Purchasing a book or two on acoustics wouldn't hurt either. I think Mitch Gallagher has one called Acoustic Design for the Home Studio that's pretty cheap. =]
 
Hmm, alright. I'm trying to figure out the fitting :P with a piano, a drumkit two guitar amplifiers a bass amplifiers and room for all those players to practice this is tough. Could I do 15cm of Rockwool straight agains the wall behind my monitors? Would that work well enough?

---------- Update ----------

I'm already seeing the limitations of my small room, in my next house I'll look for a bigger room for the studio...

4" (10cm) will be enough.
 
Now I've let sink in all your advice and read Mitch Gallaghers' 'Acoustic Design for the Home Studio' ideas are getting more form. I've got some more questions, is it wise to ask them in this same topic or start a new one?

I have got some fluffy glass wool and read I can use this to make a superchunk bass trap, the only corner in my room in which this would work is the one to your right when facing the large window (see pictures and map on page 1 of this post) but due to the door their I can only make it a square of 40x40cm will this be deep enough to also absorb some low frequencies or will this only make my room more boomy?
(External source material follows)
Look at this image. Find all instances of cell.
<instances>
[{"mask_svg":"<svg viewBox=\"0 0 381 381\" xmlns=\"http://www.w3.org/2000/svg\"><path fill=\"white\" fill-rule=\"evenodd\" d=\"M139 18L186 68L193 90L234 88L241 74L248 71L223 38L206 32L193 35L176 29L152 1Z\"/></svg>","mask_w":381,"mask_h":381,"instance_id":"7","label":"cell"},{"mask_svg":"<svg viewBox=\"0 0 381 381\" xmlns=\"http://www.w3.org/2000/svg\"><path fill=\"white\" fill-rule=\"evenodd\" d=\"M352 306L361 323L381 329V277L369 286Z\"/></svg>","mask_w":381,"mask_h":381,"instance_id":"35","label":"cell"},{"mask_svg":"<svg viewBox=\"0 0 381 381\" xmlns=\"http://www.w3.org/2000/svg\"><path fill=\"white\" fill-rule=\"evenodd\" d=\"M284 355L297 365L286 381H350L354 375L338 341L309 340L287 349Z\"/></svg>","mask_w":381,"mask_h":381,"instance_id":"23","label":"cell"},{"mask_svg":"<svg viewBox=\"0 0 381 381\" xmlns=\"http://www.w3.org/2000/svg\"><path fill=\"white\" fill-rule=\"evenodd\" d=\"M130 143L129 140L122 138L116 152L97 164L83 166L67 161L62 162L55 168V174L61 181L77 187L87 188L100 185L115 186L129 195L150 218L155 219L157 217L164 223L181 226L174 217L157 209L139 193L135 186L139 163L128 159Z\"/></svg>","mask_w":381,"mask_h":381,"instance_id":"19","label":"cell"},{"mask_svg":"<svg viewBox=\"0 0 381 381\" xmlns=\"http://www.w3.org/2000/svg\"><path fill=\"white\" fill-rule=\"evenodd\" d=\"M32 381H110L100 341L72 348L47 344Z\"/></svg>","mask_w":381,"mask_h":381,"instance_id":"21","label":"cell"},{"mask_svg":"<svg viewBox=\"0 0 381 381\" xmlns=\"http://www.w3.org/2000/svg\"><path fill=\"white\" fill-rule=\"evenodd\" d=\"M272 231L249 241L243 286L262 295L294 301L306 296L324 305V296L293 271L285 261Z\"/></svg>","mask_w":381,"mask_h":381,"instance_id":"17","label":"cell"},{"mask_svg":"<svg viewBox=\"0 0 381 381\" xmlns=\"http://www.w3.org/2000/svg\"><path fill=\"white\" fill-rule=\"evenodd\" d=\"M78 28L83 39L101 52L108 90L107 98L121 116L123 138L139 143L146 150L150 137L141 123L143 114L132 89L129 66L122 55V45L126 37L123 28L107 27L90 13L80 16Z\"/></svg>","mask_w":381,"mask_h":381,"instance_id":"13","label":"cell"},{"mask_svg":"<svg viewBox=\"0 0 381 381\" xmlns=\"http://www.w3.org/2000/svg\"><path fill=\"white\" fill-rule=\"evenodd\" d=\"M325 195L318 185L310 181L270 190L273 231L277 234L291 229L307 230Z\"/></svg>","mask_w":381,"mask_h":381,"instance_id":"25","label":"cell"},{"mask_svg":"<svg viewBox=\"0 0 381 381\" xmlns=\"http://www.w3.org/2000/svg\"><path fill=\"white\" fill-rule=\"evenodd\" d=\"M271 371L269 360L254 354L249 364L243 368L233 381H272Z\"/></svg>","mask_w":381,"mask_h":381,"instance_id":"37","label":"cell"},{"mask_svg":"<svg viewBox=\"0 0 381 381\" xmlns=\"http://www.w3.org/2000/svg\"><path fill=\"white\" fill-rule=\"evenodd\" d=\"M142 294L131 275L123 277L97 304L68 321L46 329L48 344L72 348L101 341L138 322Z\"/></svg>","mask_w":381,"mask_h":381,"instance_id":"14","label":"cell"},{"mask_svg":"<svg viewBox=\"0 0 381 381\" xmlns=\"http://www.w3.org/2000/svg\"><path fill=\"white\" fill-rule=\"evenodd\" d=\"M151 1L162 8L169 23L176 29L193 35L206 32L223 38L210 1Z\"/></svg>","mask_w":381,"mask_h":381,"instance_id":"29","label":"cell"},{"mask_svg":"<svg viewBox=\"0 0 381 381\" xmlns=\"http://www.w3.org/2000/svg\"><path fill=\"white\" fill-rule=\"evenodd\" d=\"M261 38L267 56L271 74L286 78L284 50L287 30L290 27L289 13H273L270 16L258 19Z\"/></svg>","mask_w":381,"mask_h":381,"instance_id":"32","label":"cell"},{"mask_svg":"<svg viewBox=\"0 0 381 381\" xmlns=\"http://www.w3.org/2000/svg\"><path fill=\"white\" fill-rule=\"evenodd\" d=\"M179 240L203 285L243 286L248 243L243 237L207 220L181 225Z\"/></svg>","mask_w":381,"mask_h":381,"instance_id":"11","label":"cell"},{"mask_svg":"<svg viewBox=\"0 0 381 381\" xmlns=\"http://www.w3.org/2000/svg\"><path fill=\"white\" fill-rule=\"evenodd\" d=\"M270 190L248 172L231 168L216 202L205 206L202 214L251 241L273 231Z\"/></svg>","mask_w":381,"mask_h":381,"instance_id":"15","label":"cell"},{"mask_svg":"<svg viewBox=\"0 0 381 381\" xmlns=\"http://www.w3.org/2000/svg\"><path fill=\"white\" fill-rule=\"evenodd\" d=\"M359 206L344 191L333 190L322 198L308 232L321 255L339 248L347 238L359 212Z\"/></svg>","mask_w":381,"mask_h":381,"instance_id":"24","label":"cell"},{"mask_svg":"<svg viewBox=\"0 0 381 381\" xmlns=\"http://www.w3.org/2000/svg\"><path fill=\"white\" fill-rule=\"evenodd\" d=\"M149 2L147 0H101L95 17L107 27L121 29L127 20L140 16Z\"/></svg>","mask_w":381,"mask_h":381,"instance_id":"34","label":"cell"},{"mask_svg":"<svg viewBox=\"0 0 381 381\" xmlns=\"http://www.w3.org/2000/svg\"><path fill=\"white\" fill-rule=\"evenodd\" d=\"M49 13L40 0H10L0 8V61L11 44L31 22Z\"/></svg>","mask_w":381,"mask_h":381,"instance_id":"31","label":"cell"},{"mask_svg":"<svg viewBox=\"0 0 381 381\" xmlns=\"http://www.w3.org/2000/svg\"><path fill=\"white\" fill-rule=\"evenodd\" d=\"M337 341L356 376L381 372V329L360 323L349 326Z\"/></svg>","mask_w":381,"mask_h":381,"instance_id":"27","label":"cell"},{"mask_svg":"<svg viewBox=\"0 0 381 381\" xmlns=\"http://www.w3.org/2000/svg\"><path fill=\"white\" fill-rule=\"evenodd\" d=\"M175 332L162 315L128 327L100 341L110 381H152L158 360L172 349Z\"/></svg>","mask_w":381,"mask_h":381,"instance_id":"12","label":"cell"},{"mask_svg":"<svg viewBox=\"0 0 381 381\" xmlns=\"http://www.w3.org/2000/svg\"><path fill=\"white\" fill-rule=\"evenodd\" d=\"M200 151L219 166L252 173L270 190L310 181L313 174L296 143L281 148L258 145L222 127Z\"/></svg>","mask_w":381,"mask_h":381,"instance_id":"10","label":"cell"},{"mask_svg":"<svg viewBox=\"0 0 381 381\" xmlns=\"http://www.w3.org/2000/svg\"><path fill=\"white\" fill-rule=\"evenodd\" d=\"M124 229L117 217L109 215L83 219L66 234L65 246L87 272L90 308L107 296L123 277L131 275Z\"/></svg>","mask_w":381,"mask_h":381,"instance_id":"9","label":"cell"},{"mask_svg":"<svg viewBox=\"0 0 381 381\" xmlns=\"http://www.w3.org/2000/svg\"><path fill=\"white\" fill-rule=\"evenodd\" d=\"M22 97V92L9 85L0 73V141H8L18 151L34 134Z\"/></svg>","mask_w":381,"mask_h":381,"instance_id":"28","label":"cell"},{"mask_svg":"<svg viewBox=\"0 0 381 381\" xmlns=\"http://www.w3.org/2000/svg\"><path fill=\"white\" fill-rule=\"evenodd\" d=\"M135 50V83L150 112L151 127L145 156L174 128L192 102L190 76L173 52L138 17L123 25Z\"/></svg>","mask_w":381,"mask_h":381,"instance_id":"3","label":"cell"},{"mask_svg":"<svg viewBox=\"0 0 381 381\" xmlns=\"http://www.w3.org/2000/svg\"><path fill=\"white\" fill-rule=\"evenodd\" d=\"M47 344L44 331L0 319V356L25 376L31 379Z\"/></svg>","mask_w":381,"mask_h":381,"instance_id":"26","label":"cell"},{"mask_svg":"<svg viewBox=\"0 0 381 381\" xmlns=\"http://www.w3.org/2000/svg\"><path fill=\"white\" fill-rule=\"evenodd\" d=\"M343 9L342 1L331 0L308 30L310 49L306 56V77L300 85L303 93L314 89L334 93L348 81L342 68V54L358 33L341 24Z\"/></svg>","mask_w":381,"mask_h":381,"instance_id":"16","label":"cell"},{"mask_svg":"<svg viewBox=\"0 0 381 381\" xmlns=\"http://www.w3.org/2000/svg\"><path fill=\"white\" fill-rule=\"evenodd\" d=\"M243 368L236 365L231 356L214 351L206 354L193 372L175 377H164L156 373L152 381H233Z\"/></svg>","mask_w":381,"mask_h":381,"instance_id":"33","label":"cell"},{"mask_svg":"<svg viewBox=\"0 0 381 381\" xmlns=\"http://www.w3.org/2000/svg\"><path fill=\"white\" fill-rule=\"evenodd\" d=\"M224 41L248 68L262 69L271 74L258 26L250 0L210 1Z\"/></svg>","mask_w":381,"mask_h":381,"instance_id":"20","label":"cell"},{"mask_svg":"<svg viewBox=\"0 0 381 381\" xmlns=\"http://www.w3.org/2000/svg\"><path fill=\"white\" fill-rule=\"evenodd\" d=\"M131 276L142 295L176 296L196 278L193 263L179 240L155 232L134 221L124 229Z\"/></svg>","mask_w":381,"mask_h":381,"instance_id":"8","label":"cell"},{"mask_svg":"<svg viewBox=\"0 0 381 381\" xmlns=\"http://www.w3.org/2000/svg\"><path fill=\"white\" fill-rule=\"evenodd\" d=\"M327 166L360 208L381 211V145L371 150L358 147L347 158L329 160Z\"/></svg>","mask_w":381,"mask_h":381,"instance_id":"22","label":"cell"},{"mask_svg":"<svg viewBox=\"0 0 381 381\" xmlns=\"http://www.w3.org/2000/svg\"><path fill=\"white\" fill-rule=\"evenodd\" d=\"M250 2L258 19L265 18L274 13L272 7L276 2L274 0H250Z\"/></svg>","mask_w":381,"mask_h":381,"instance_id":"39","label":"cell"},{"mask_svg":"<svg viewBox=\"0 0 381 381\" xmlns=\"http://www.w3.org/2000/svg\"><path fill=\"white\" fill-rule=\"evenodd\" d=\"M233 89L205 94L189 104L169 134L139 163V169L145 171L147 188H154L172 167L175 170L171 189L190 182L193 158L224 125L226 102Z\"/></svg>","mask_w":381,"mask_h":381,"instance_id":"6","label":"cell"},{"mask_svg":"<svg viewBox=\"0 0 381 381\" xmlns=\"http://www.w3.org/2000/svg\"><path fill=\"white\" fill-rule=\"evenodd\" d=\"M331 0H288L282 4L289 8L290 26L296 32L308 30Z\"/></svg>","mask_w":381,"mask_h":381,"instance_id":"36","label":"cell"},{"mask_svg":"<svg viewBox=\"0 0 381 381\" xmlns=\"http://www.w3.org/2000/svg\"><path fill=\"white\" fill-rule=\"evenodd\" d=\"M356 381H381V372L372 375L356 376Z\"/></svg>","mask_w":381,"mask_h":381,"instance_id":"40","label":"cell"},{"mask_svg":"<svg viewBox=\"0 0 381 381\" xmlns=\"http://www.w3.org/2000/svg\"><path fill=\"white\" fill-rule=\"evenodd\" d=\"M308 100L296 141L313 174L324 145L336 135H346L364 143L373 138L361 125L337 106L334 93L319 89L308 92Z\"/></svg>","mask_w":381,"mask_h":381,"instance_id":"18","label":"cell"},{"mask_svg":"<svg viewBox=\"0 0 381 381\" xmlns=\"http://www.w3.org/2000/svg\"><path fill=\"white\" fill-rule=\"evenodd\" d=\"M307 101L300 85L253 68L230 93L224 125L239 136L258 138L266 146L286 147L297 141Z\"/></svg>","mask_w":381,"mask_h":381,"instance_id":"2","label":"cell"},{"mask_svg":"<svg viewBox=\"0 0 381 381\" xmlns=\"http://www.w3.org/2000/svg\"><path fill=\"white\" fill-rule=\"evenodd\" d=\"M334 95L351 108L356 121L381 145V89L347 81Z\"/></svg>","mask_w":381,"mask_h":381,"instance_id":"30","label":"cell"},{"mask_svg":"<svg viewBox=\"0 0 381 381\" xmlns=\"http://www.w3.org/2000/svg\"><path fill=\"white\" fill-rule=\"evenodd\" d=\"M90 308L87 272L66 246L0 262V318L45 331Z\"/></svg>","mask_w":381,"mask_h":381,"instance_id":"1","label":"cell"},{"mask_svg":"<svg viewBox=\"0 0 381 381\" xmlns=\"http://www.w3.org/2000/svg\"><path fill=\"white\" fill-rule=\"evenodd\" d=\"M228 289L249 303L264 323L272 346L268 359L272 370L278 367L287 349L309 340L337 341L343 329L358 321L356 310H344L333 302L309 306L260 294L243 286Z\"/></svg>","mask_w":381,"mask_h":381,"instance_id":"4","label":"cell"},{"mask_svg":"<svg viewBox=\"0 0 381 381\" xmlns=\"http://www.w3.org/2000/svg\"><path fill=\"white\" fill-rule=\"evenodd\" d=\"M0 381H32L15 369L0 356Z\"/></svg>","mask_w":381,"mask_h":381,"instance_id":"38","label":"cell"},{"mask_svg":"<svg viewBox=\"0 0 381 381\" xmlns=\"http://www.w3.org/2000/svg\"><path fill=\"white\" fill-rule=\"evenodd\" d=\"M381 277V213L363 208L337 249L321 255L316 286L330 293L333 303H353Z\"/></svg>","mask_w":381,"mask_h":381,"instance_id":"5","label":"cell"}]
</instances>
Thanks already
 
'Fluffy' insulation I assume is fiberglass, not rockwool. It's not dense enough unless kept in its rolled-up (from store) state. get rockwool and cut into triangles to fit into that corner as a superchunk.
 
Thanks for your reply, it however confuses me a bit... JHBrand writes that the thicker the layer the less dense the material has got to be, also Gallagher writes that fiberglass has it's uses in the studio (he doesn't ever in his book talk about density of material, which surprised me).
Your opinion is that fiberglass isn't dense enough for superchunk bass traps? Is there anything I can use the fiberglass I have for in my studio?
And if I'd use Rockwool with 55kg/m3 density would that with a 40x40cm size be good enough for low frequency absorption?